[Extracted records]
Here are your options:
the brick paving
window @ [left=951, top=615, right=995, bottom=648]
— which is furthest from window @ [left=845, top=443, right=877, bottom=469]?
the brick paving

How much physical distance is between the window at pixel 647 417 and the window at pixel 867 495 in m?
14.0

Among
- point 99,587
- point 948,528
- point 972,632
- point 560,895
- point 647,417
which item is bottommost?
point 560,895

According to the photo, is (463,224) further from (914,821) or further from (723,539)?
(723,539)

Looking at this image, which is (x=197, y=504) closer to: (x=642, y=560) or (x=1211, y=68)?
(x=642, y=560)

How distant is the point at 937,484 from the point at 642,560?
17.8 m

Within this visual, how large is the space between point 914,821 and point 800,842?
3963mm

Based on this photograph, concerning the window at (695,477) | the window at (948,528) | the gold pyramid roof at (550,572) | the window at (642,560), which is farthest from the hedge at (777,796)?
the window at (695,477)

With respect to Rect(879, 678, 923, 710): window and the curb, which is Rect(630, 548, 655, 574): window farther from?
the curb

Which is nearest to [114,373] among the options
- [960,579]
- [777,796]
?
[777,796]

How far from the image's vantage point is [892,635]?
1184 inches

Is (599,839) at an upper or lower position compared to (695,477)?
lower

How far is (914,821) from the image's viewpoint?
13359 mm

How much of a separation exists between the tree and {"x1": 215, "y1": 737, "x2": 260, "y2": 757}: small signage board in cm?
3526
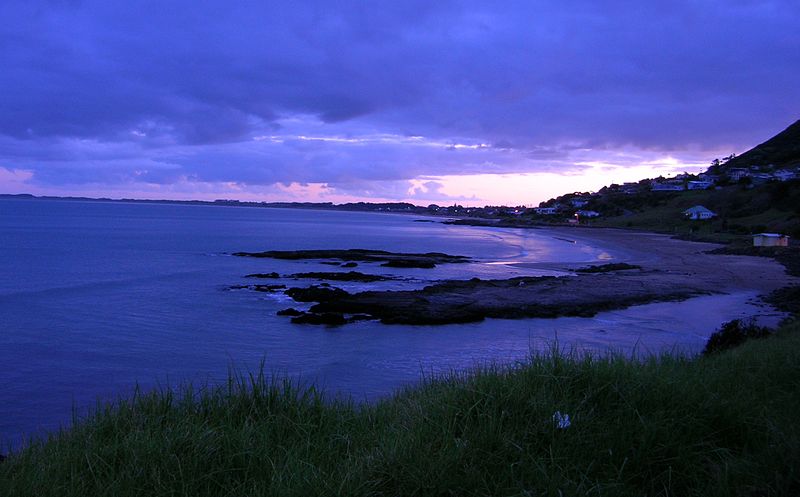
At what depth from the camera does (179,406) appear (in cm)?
638

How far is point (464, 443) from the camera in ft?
16.0

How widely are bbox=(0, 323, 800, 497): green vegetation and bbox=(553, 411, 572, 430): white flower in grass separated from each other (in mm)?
60

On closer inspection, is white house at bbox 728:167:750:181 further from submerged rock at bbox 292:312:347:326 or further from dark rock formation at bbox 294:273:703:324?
submerged rock at bbox 292:312:347:326

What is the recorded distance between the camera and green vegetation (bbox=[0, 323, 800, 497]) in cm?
452

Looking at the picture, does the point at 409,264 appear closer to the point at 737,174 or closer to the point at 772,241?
the point at 772,241

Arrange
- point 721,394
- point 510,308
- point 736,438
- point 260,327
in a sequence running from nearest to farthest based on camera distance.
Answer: point 736,438 → point 721,394 → point 260,327 → point 510,308

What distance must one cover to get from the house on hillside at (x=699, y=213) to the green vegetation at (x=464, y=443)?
89986 mm

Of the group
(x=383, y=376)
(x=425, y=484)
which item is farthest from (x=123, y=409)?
(x=383, y=376)

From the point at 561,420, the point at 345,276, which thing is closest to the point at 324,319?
the point at 345,276

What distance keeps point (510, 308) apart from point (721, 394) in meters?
17.9

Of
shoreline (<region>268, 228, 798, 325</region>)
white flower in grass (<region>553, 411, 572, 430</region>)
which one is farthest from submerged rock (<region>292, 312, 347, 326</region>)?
white flower in grass (<region>553, 411, 572, 430</region>)

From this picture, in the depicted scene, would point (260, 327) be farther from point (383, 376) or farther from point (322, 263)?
point (322, 263)

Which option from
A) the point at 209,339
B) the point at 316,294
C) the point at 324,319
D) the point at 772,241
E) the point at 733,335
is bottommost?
the point at 209,339

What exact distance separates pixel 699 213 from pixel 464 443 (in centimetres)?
9419
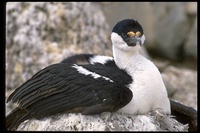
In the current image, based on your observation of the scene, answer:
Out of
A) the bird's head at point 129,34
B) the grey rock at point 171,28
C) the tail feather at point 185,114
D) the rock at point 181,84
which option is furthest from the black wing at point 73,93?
the grey rock at point 171,28

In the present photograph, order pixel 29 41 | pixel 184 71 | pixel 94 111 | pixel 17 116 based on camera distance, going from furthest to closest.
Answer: pixel 184 71, pixel 29 41, pixel 17 116, pixel 94 111

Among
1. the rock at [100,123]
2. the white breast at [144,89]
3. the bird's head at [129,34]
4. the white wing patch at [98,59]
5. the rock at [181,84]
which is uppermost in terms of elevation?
the bird's head at [129,34]

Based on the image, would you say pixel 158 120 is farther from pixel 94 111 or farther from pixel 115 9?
pixel 115 9

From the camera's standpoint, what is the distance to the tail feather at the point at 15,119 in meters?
4.20

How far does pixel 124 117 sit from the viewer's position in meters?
4.02

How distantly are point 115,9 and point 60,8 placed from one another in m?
2.45

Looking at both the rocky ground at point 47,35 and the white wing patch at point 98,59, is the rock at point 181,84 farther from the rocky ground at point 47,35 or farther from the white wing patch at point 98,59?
the white wing patch at point 98,59

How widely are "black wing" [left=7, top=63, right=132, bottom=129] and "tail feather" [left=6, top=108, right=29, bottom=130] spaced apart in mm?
113

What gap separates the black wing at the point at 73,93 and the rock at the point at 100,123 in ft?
0.17

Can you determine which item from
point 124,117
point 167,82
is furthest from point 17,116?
point 167,82

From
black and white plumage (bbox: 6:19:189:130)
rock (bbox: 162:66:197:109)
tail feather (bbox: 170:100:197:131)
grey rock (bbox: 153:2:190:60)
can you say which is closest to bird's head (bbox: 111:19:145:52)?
black and white plumage (bbox: 6:19:189:130)

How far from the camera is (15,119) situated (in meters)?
4.27

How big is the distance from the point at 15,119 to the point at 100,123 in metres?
0.67

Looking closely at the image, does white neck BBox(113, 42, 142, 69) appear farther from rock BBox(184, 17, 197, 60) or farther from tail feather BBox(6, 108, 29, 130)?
rock BBox(184, 17, 197, 60)
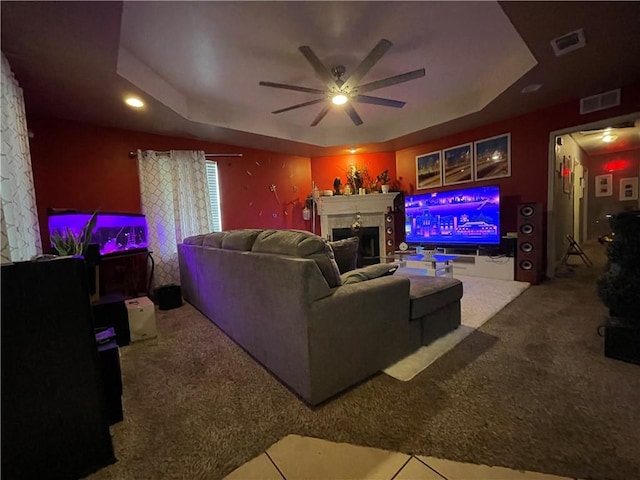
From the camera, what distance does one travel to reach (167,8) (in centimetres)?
204

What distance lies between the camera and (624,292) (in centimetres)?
172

Task >>
Leave the pictures out and print the records above exactly as they stand.

Solution to the exercise >>
Here are your options:
the brick paving
window @ [left=951, top=615, right=995, bottom=648]
— which is furthest from window @ [left=845, top=443, right=877, bottom=469]?
the brick paving

How much physical distance is between the window at pixel 647 417 and the window at pixel 867 495 in m?
14.0

Among
- point 99,587
- point 948,528
- point 972,632
- point 560,895
- point 647,417
which item is bottommost?
point 560,895

According to the photo, is (463,224) further from (914,821) or further from (723,539)?
(723,539)

Looking at this image, which is (x=197, y=504) closer to: (x=642, y=560) or (x=1211, y=68)?
(x=642, y=560)

How distant is the point at 937,484 from the point at 642,560?
17.8 m

Within this visual, how large is the space between point 914,821 and point 800,842?
3963mm

Based on this photograph, concerning the window at (695,477) | the window at (948,528) | the gold pyramid roof at (550,572) | the window at (642,560), which is farthest from the hedge at (777,796)?
the window at (695,477)

With respect to Rect(879, 678, 923, 710): window and the curb, which is Rect(630, 548, 655, 574): window farther from?
the curb

Which is nearest to [114,373] among the options
- [960,579]
- [777,796]
?
[777,796]

How far from the image's vantage point is [892,635]?
1184 inches

Is (599,839) at an upper or lower position compared to (695,477)?
lower

How far is (914,821) from the image's viewpoint?
13359 mm

How much of a separation exists between the tree and {"x1": 215, "y1": 737, "x2": 260, "y2": 757}: small signage board in cm?
3526
At what depth from the camera does (179,406) appear (in cm)?
638

How far is point (464, 443) from the camera in ft?
16.0

How widely are bbox=(0, 323, 800, 497): green vegetation and bbox=(553, 411, 572, 430): white flower in grass separated from each other (in mm)?
60

On closer inspection, is white house at bbox 728:167:750:181 further from submerged rock at bbox 292:312:347:326 or further from dark rock formation at bbox 294:273:703:324?
submerged rock at bbox 292:312:347:326

What is the recorded distance between the camera and green vegetation (bbox=[0, 323, 800, 497]) in cm?
452

Looking at the picture, does the point at 409,264 appear closer to the point at 737,174 or closer to the point at 772,241?
the point at 772,241

Arrange
- point 721,394
- point 510,308
- point 736,438
- point 260,327
in a sequence running from nearest to farthest based on camera distance.
Answer: point 736,438 → point 721,394 → point 260,327 → point 510,308

What distance must one cover to get from the house on hillside at (x=699, y=213) to the green vegetation at (x=464, y=443)?
89986 mm

Of the group
(x=383, y=376)
(x=425, y=484)
which item is farthest from (x=123, y=409)?
(x=383, y=376)

From the point at 561,420, the point at 345,276, which thing is closest to the point at 324,319?
the point at 345,276

What distance keeps point (510, 308) apart from point (721, 394) in meters?
17.9

Of
shoreline (<region>268, 228, 798, 325</region>)
white flower in grass (<region>553, 411, 572, 430</region>)
which one is farthest from submerged rock (<region>292, 312, 347, 326</region>)?
white flower in grass (<region>553, 411, 572, 430</region>)

From this picture, in the depicted scene, would point (260, 327) be farther from point (383, 376) or farther from point (322, 263)?
point (322, 263)

Which option from
A) the point at 209,339
B) the point at 316,294
C) the point at 324,319
D) the point at 772,241
E) the point at 733,335
is bottommost?
the point at 209,339

What exact distance separates pixel 699 213 from pixel 464 443 (in centimetres)?
9419
In the current image, based on your observation of the scene, answer:
Out of
A) the bird's head at point 129,34
B) the grey rock at point 171,28
C) the tail feather at point 185,114
D) the rock at point 181,84
which option is furthest from the black wing at point 73,93?
the grey rock at point 171,28

In the present photograph, order pixel 29 41 | pixel 184 71 | pixel 94 111 | pixel 17 116 based on camera distance, going from furthest to closest.
Answer: pixel 184 71, pixel 29 41, pixel 17 116, pixel 94 111

Among
1. the rock at [100,123]
2. the white breast at [144,89]
3. the bird's head at [129,34]
4. the white wing patch at [98,59]
5. the rock at [181,84]
which is uppermost in terms of elevation?
the bird's head at [129,34]

Based on the image, would you say pixel 158 120 is farther from pixel 94 111 or farther from pixel 115 9?
pixel 115 9

From the camera's standpoint, what is the distance to the tail feather at the point at 15,119 in meters?
4.20

How far does pixel 124 117 sit from the viewer's position in meters?
4.02

How distantly are point 115,9 and point 60,8 placed from one another in m?
2.45

Looking at both the rocky ground at point 47,35 and the white wing patch at point 98,59, is the rock at point 181,84 farther from the rocky ground at point 47,35 or farther from the white wing patch at point 98,59?
the white wing patch at point 98,59

How widely are "black wing" [left=7, top=63, right=132, bottom=129] and "tail feather" [left=6, top=108, right=29, bottom=130] spaced apart in mm?
113

What gap separates the black wing at the point at 73,93 and the rock at the point at 100,123 in ft?
0.17

Can you determine which item from
point 124,117
point 167,82
is furthest from point 17,116?
point 167,82

From
black and white plumage (bbox: 6:19:189:130)
rock (bbox: 162:66:197:109)
tail feather (bbox: 170:100:197:131)
grey rock (bbox: 153:2:190:60)
can you say which is closest to bird's head (bbox: 111:19:145:52)?
black and white plumage (bbox: 6:19:189:130)

How far from the camera is (15,119) situated (in meters)?
4.27

How big is the distance from the point at 15,119 to the point at 100,123 in metres?
0.67

Looking closely at the image, does white neck BBox(113, 42, 142, 69) appear farther from rock BBox(184, 17, 197, 60) or farther from tail feather BBox(6, 108, 29, 130)?
rock BBox(184, 17, 197, 60)
From the camera, what distance does one travel to reach (167,8) (in centimetres)?
204

What distance lies between the camera and (624,292) (in centimetres)?
172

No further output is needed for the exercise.